Simmering anger over Israeli invasion; Moderate Arabs fear popular backlash

Moderate Arab regimes are nervous that the massive Israeli invasion of Lebanon, and the minimal Arab response to date, may provoke a violent popular backlash throughout the Arab world that could threaten many governments, both moderate and radical.

Arab diplomats here fear this is even more likely if Israel resumes its massive assault on western Beirut and attempts to gain total victory over Palestine Liberation Organization (PLO) forces holding out there.

''This will be destabilizing for the whole Middle East,'' says Ambassador Abdul Hadi Majali of Jordan. ''It could sweep out all the Arab regimes.''

Arab leaders also fear PLO remnants may splinter into terrorist groups that will target their regimes.

This would upset predictions by some Reagan administration officials that the Israeli invasion will open up possibilities not only for a stable Lebanon but for an era of peace throughout the Middle East.

Their failure to respond to the Israeli invasion seems to have stunned the Arabs themselves. Syria, which had 25,000 troops in Lebanon serving as an Arab-designated peacekeeping force, was the only country to respond militarily, but it entered into a cease-fire with Israel while the PLO was being decimated.

Iran has sent an estimated 1,000 ill-trained, poorly armed men to assist in the fighting in Lebanon.

But it was not until June 26, nearly three weeks after the invasion, that Arab foreign ministers gathered in Tunis. They then failed to produce a united response.

This painfully reminds the Arabs of their current state of division and disarray: Egypt neutralized militarily by its peace treaty with Israel, Iraq still embroiled in war with Iran, Syria rent by internal dissention, and the oil states preoccupied with the spread of radical Islamic fundamentalism from the Khomeini revolution.

Many Arab regimes are not displeased at the PLO's military demise. But the enormity of the Israeli attack on Lebanon, the first Israeli entry into an Arab capital, the decimation of Beirut, which has special economic and psychological ties to the Arab world, and the massive Lebanese and Palestinian civilian casualties have embarrassed and humiliated Arab leaders in their own eyes, and, they fear, in the eyes of their populations.

''It's even worse than after 1948 and 1967,'' says an Arab diplomat, referring to the tumultuous aftermath in the Arab world to the Arab-Israeli wars of those years. ''At least then the Arabs did something, but now they are doing nothing at all.''

No huge crowds have taken to the streets in Arab cities. Arab diplomats here attribute this to shock, the speed of the Israeli advance, and the initial lack - or control - of information presented in the Arab media. Reaction has also been slow because the outcome of the Israeli invasion is not yet fully clear.

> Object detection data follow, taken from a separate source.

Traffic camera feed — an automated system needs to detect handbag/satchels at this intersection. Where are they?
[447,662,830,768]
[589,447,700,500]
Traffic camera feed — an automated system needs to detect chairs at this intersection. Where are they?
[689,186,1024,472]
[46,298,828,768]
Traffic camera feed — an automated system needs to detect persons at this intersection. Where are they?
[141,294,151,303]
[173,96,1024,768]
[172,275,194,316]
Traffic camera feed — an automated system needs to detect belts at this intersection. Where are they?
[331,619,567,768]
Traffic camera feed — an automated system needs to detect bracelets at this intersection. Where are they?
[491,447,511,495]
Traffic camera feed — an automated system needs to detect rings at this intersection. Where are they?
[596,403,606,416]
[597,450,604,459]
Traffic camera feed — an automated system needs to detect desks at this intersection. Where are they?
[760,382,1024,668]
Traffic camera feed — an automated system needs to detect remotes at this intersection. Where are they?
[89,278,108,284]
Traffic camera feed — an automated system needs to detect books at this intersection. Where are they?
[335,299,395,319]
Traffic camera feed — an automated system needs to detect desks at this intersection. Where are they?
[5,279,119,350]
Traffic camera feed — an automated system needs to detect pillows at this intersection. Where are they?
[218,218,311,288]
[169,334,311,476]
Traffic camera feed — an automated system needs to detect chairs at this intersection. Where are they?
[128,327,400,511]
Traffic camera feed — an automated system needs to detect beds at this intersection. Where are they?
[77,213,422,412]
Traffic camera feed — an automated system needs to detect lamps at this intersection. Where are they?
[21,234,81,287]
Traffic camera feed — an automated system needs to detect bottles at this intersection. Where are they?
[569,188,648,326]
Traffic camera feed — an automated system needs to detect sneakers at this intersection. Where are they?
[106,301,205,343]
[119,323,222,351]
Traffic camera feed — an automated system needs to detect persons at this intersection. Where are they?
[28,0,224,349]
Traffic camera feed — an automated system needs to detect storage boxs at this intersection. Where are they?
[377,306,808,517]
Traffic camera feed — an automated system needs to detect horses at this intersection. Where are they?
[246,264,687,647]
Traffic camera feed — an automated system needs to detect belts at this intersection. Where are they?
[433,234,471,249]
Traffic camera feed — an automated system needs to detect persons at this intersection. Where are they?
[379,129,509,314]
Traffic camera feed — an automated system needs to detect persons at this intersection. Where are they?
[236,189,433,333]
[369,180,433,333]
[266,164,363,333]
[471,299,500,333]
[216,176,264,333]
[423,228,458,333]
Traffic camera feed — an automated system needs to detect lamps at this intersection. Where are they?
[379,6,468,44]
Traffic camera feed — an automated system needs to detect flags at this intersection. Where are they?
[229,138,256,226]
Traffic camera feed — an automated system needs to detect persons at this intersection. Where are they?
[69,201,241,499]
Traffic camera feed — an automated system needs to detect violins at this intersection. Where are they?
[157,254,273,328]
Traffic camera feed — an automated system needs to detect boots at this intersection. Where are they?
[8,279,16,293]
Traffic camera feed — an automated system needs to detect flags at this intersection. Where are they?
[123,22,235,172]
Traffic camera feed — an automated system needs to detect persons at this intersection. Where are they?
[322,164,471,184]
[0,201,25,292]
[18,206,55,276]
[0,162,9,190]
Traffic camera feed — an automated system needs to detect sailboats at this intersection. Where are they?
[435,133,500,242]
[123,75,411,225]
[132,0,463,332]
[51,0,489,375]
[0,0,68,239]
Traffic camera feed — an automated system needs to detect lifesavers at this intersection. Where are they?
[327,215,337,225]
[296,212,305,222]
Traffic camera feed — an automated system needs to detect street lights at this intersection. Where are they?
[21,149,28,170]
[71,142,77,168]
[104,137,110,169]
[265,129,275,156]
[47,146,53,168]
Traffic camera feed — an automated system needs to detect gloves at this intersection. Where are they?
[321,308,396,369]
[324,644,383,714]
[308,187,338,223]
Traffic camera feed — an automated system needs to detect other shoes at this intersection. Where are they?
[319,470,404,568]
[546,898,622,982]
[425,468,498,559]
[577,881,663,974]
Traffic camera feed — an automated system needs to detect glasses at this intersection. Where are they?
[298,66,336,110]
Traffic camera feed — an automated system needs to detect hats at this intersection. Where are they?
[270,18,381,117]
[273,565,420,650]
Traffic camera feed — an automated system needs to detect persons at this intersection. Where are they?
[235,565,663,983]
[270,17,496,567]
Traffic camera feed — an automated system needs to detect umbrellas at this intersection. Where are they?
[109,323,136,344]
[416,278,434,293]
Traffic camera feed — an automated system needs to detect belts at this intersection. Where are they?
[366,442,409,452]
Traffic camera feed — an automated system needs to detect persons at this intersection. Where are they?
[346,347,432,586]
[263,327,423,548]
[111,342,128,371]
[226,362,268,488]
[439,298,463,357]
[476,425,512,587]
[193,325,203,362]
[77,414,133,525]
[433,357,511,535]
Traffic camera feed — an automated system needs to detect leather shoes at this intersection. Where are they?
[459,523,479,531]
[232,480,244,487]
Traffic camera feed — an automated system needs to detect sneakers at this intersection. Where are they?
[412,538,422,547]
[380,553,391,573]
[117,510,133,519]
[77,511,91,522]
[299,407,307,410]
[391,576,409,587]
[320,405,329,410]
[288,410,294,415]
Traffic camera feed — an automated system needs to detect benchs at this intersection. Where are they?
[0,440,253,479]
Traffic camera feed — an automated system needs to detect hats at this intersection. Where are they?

''The changes right now are too great to comprehend,'' says an Algerian diplomat. ''But there will be an explosion later.''

At a minimum, Arab diplomats expect a period of intense soul-searching in the Arab world.

The intensity of popular reaction, Arab diplomats say, will depend heavily on whether Israel strives to totally defeat the PLO or agrees to a face-saving formula.

''It is important that Israel understand that they will not wipe out the Palestine national movement,'' says Egypt's Ambassador Ashraf Ghurbal. ''The lesson of the Middle East is that wars which end in victor and vanquished lead to another war. They resurrect feelings of vengeance and honor. But wars like (the Arab-Israeli October war of) 1973, which end in no humiliations, create opportunities for change.''

However, Arab diplomats see several major shifts in Middle East patterns that could evolve from a total Arab humuliation:

* An end to the moderate tendencies of the last decade that saw several Arab states groping toward a formula of mutual recognition with Israel and Egypt actually entering into a peace treaty. The Egyptians are especially upset at this prospect.

* A wave of anti-Americanism perhaps leading to closer relations between moderate Arab states and the Soviet Union. While Arabs were angered at the lack of response of both the US and Soviet Union, the Soviets were seen as passive while the US was viewed as actively abetting Israel.

* Further fragmentation in Lebanon, where any new government would be viewed as the product of an Israeli ''dictat.''

* A growing wave of radicalism in the Middle East from both Islamic fundamentalists and the radical left.